Foreign brokerage HSBC on Wednesday estimated GDP growth slowing down to 6% for the April-June period, as against the 6.1% in the preceding quarter, but said Gross Value Added (GVA) growth should be the number to watch from here.
"Repercussions of an early budget and the newly implemented Goods and Services Tax (GST) rates, receipts and rebates are likely to distort upcoming GDP readings... It's a good idea to focus on GVA growth over GDP (Gross Domestic Product) growth," it said in a note.
The GVA growth will accelerate to 6.2% for the April-June period on a year-on-year basis, up from the 5.6% in the preceding March quarter, which saw the negative impact of demonetisation. It was, however, quick to add that despite the higher number, the 6.2% GVA growth is "soft".

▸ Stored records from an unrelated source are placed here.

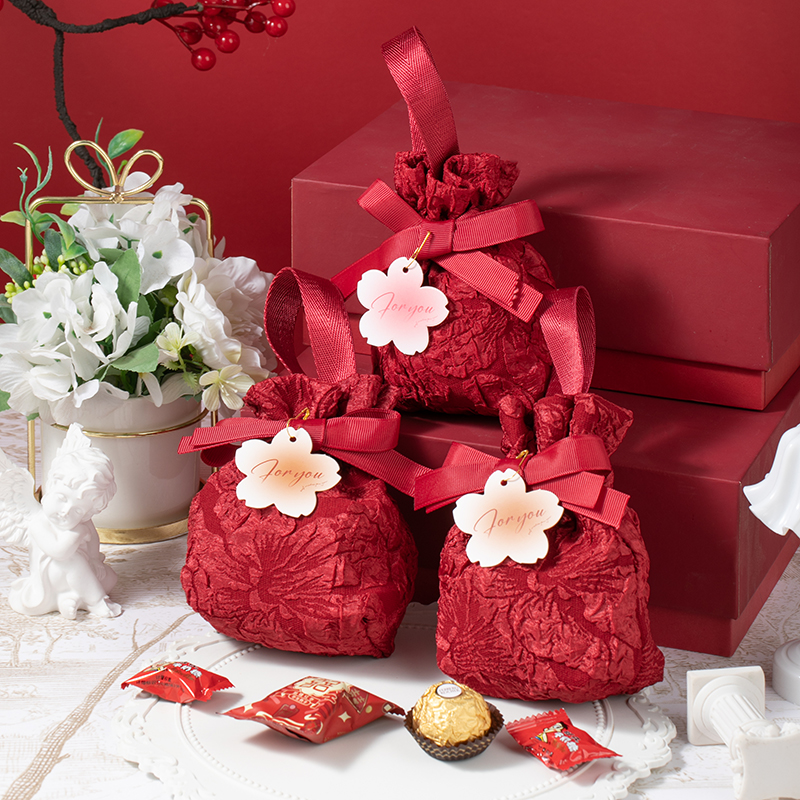 包好發(fā)貨 成品喜糖套餐花朵喜糖袋 喜糖+喜糖盒【成品喜糖不支持退換】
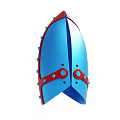 Blue Decorative Shield With Red Accents And Metal Rivets 3D Render
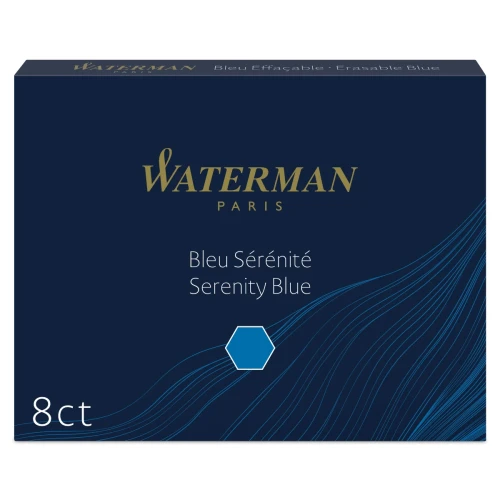 Przejdź do produktu Naboje atramentowe WATERMAN wymazywalne - Serenity Blue (niebieski) - 8 szt.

Explaining the lower GDP growth as against the GVA growth, it said a large subsidy outgo will likely depress the net indirect taxes (NIT) growth which will result in slower GDP. Stating that GDP contains more information than GVA, HSBC elaborated that it is GVA plus the net of indirect taxes (which is indirect taxes minus subsidies). Still, GVA is the preferred number to gauge the economic momentum because the NIT is likely to be fraught with data issues, it concluded.
The early budget has resulted in a front-loading of subsidies, HSBC said, adding that food and petroleum subsidy bills grew at 60% and 190%, respectively, for the first quarter.
"This increase in subsidy payout could depress NIT, only to sharply reverse over the next few quarters. All else being equal, it could also lead to the GDP growth print coming in lower than the GVA growth print for the April-June quarter," it said.
Secondly, GST collections and rebates could distort GDP prints from the second quarter onward, it said, adding that the GST rates regime could also distort upcoming GDP prints. The government is expected to come out with its official growth estimates for the first quarter on Thursday.